| ABOUT THIS TASK |
If a picture appears in the records, leave it out and transcribe the rest exactly.

======

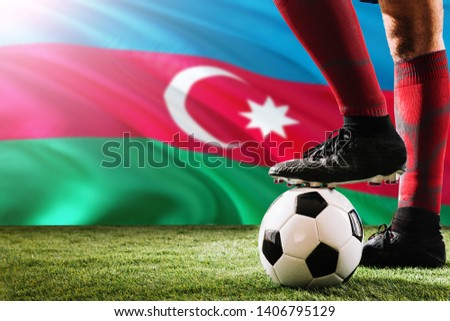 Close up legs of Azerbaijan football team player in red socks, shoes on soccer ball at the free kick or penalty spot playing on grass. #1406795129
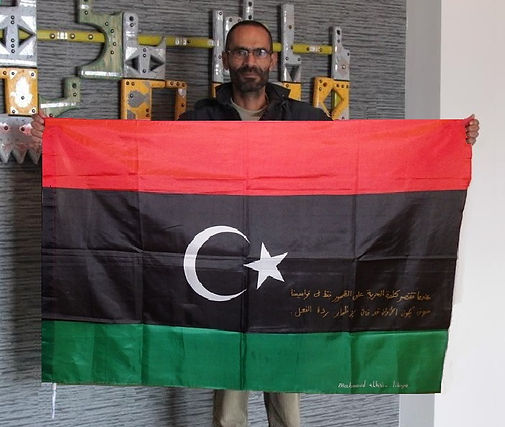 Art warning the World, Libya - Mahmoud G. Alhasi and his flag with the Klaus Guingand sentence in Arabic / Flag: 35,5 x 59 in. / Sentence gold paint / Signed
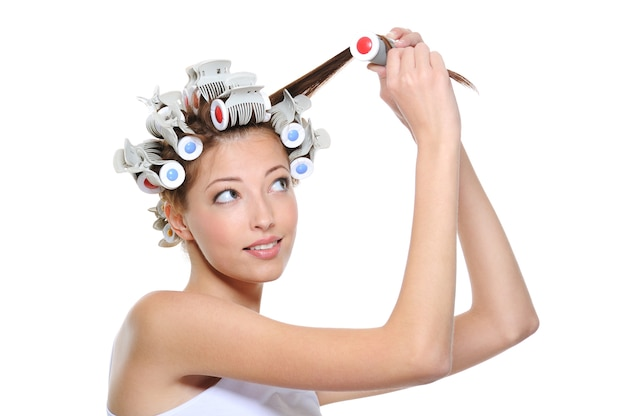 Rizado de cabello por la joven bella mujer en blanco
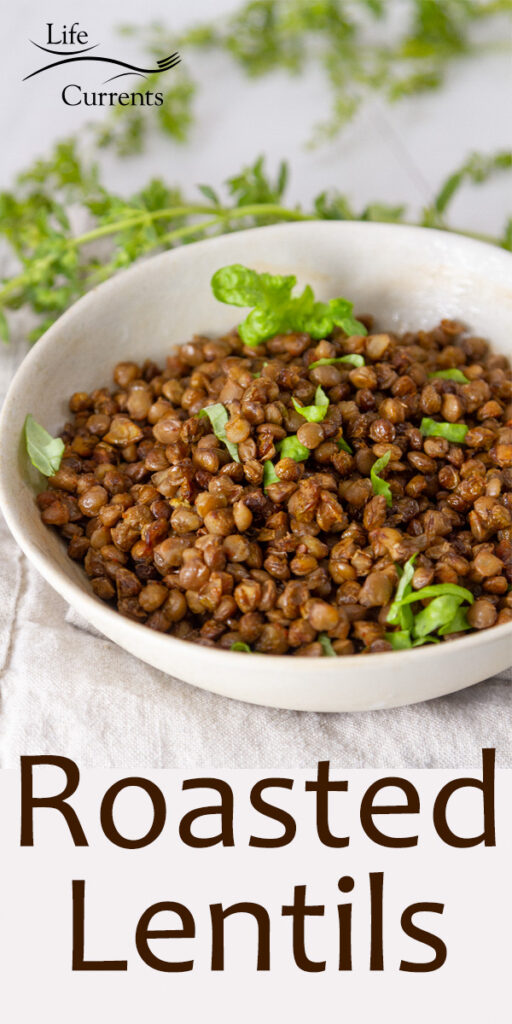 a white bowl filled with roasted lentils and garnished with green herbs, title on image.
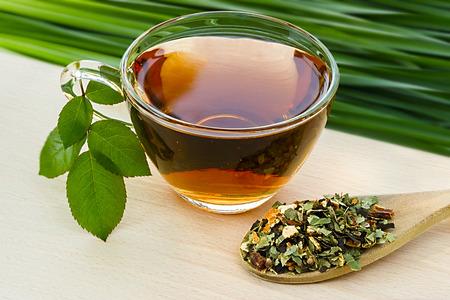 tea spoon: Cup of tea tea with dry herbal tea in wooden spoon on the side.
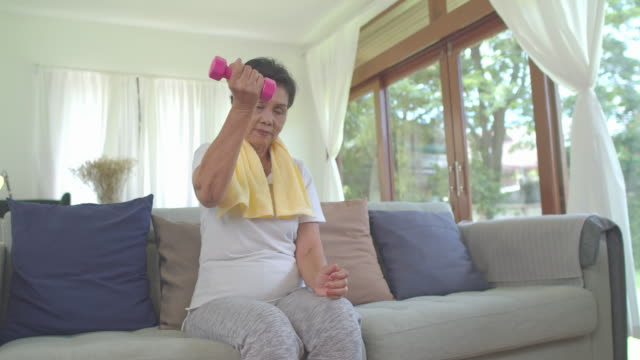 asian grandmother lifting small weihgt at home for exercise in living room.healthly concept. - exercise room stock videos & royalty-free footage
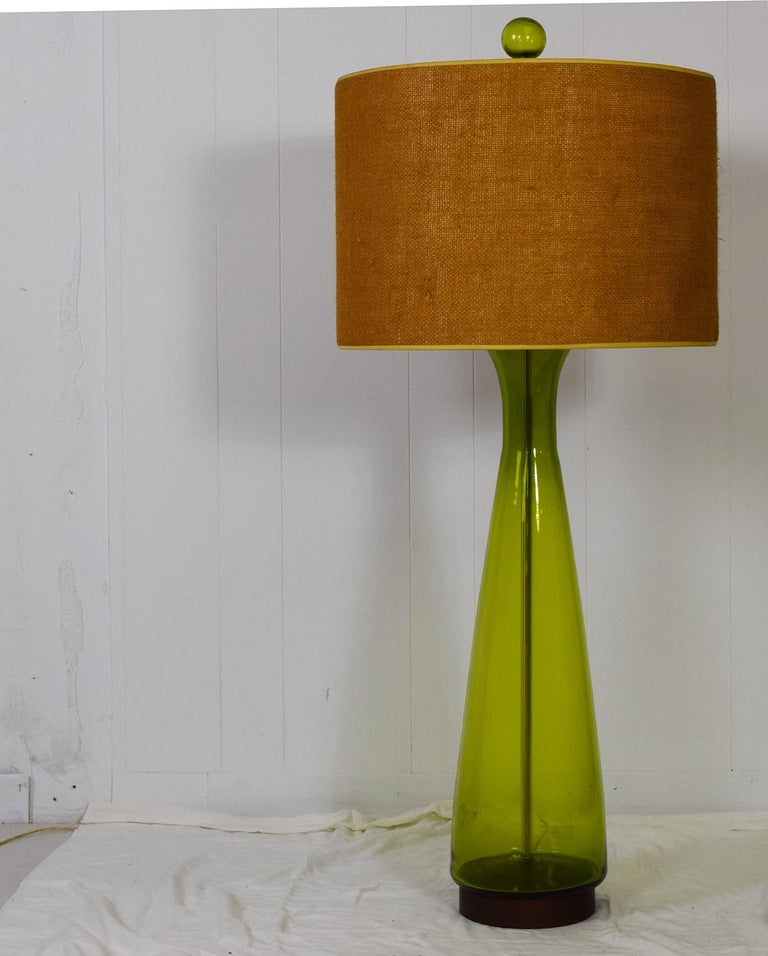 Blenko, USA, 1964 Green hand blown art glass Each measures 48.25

======

| REPLY TO THE TASK |
 Close up legs of Azerbaijan football team player in red socks, shoes on soccer ball at the free kick or penalty spot playing on grass. #1406795129
 Art warning the World, Libya - Mahmoud G. Alhasi and his flag with the Klaus Guingand sentence in Arabic / Flag: 35,5 x 59 in. / Sentence gold paint / Signed
 Rizado de cabello por la joven bella mujer en blanco
 a white bowl filled with roasted lentils and garnished with green herbs, title on image.
 tea spoon: Cup of tea tea with dry herbal tea in wooden spoon on the side.
 asian grandmother lifting small weihgt at home for exercise in living room.healthly concept. - exercise room stock videos & royalty-free footage
 Blenko, USA, 1964 Green hand blown art glass Each measures 48.25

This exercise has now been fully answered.